Kjötsúpa - Traditional Icelandic Lamb soup/stew


This is a classic Icelandic dish, a relative of Irish stew. Many, many Icelandic home cooks have a recipe for this soup. No two are the same, and most are not really recipes, but general guidelines. It is very hard to put down a measured recipe, since the ingredients available will vary, and so will the taste, mood and inclination of the cook.

The following is one variation, which I have tried to make as authentic as possible. The measurements are not meant to be taken too seriously, and should be varied according to taste and availability of ingredients.

I have marked the absolutely necessary ingredients with an asterisk (*). These are only necessary for authenticity – part of the fun is coming up with your own preferred recipe.

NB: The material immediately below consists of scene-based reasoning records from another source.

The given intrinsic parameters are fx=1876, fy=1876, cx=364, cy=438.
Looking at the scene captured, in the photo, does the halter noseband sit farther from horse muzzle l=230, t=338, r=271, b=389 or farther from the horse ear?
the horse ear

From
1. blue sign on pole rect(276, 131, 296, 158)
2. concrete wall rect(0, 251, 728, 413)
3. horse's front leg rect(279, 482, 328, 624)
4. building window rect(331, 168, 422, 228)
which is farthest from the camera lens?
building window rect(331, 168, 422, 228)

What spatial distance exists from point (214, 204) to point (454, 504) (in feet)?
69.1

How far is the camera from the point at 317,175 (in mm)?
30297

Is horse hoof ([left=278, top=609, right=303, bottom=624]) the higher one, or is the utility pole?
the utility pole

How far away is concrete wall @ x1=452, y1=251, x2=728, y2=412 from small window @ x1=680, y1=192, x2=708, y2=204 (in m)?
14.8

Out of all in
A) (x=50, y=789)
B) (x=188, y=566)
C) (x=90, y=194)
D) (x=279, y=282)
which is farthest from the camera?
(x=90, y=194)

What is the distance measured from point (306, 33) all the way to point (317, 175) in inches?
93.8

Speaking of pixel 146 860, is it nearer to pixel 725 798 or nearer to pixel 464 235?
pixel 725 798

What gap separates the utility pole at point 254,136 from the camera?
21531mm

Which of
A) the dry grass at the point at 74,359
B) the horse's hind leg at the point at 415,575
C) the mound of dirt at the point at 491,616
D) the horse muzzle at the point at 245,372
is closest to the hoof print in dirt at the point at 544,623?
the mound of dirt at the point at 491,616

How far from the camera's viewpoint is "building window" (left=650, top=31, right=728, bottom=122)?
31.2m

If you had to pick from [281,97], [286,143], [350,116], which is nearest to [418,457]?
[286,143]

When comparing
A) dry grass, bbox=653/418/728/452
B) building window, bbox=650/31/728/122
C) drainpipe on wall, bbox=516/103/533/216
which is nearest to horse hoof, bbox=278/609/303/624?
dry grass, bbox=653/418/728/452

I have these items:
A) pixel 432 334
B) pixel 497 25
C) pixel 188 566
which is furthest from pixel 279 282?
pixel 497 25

Cooking time: approximately 60 minutes.
Preparation time: 10-15 minutes.

Serves 4-6.
  • 1 1/2 litre water (less if you want a stew)*
  • 500 g lamb or mutton pieces on the bone*
  • 1/2 medium onion sliced or coarsely chopped*
  • 100 g white cabbage, head halved and sliced across into thin strips*
  • 2 medium carrots, sliced across or coarsely julienne*
  • 50 ml rice (brown or white) or rolled oats
  • 1/2 small rutabaga (a turnip or kohlrabi may be used instead, but will taste slightly different), cut into bite-sized or smaller cubes (if you dislike the taste, use anyway and discard after use. Rutabagas add a special flavour note to the soup stock)*
  • some cauliflower, divided into florets
  • leeks, sliced
  • potatoes, in bite-size cubes; or if small and new, whole with skin*
  • some finely chopped kale

Bring the water to the boil. Rinse the meat with cold water and drop it into the boiling water. Lower the temperature to medium and allow meat to cook for about 2-3 minutes, then skim off the scum and add salt. 

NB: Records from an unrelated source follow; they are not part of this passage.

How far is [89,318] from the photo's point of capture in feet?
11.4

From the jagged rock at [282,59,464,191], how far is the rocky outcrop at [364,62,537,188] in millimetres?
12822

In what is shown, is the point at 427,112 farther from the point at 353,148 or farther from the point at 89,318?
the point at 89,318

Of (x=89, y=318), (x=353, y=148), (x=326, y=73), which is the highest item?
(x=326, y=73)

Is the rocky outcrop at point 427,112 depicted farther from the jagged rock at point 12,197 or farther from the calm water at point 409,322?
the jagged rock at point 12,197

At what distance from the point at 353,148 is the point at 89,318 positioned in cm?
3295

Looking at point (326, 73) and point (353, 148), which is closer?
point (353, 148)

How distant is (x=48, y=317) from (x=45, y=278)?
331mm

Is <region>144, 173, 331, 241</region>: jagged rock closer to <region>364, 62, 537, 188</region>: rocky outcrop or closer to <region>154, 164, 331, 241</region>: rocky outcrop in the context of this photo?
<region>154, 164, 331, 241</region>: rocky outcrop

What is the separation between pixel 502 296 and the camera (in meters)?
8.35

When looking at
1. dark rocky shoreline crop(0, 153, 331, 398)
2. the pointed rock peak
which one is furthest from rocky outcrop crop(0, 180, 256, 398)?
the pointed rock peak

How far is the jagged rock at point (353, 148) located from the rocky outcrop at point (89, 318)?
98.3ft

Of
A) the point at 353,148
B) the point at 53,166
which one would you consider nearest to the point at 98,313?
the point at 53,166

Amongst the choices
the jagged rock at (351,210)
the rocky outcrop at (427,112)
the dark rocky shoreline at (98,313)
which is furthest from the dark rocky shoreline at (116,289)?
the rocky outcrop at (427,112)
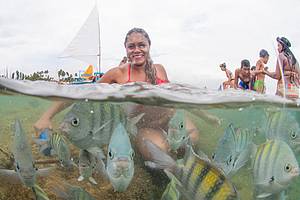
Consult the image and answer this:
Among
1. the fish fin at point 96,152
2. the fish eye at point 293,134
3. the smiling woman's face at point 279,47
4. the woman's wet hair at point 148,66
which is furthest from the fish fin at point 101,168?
the smiling woman's face at point 279,47

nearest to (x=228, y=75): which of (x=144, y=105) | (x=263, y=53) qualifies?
(x=263, y=53)

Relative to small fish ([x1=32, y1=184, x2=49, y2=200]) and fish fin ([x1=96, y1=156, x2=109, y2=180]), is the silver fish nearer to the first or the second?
fish fin ([x1=96, y1=156, x2=109, y2=180])

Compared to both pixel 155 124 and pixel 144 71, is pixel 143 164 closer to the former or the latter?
pixel 155 124

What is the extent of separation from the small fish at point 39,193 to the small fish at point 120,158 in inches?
31.5

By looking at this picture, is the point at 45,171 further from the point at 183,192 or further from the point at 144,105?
the point at 183,192

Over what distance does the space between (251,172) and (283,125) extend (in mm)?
724

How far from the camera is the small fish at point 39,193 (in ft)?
13.4

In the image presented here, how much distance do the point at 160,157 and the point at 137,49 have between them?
160 cm

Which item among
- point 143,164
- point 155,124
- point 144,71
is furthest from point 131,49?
point 143,164

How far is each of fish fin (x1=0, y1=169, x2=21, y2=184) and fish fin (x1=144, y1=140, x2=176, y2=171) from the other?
1.33 metres

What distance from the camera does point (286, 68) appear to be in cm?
677

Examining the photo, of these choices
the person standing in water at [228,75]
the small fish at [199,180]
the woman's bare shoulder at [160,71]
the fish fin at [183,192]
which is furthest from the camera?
the person standing in water at [228,75]

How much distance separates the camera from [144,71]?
16.4 feet

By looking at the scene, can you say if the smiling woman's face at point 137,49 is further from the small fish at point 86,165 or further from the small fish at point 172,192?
the small fish at point 172,192
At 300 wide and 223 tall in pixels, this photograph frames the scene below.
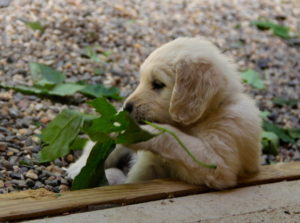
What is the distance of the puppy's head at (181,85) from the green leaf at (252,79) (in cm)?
310

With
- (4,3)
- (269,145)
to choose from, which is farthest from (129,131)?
(4,3)

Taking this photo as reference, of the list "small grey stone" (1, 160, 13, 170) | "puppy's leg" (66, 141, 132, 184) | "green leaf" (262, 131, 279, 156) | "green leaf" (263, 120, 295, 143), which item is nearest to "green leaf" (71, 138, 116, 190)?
"puppy's leg" (66, 141, 132, 184)

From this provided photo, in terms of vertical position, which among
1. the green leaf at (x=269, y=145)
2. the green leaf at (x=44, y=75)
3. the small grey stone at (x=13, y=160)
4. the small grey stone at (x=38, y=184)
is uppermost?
the green leaf at (x=44, y=75)

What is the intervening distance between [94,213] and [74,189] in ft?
2.09

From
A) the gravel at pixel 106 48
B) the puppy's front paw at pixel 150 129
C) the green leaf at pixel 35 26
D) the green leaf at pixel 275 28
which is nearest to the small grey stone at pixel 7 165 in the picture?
the gravel at pixel 106 48

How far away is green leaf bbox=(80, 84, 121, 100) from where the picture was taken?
19.4ft

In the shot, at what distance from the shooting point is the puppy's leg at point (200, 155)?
3.82m

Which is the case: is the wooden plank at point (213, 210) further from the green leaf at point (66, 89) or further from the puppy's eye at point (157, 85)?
the green leaf at point (66, 89)

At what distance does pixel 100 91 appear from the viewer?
6047mm

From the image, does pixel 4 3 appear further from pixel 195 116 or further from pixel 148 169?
pixel 195 116

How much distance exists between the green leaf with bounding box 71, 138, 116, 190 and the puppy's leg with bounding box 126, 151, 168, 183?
38 centimetres

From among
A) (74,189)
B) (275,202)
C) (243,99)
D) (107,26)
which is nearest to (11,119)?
(74,189)

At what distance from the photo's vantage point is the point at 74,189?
395 cm

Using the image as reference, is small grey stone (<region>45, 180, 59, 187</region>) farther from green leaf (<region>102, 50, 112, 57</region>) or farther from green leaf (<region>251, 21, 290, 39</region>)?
green leaf (<region>251, 21, 290, 39</region>)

Cook for about 30 minutes, then add rice/oats (if using) and lower the temperature and cook on low for about 10 minutes. Then add carrots, onion, cabbage, cauliflower, rutabaga, potatoes, kale and leeks (if using) and cook for 20 minutes. 

Adjust flavour with salt and pepper. Skim off fat before serving.

Serving options:

  • Serve the meat on a platter with potatoes. Some people will eat the meat and potatoes first, others will cut them up and return to the soup. Some people also add milk just before serving.
  • Remove the meat and potatoes, cut into bite-sized pieces and return to the soup before serving.
 Save some soup for the next meal. Kjötsúpa tastes even better the next day.

Notes, alternatives and possibilities:
  • If you are using mutton: double the cooking time, add rice after 1 1/2 hour and the remaining ingredients 10 minutes later.
  • Use brown rice instead of white and cook with the meat the whole time.
  • If you can get freshly harvested organic potatoes, cook and eat them with the skin.
  • Some cooks sauté the meat before cooking - it adds more flavour to the soup.
  • You can make the soup with bones and veggies, and serve as a starter.
  • Try using powdered coriander and/or saffron in the soup for a slightly different flavour.
  • Some cooks use bouillon cubes/powder for added flavour, others rely on getting enough taste from the meat.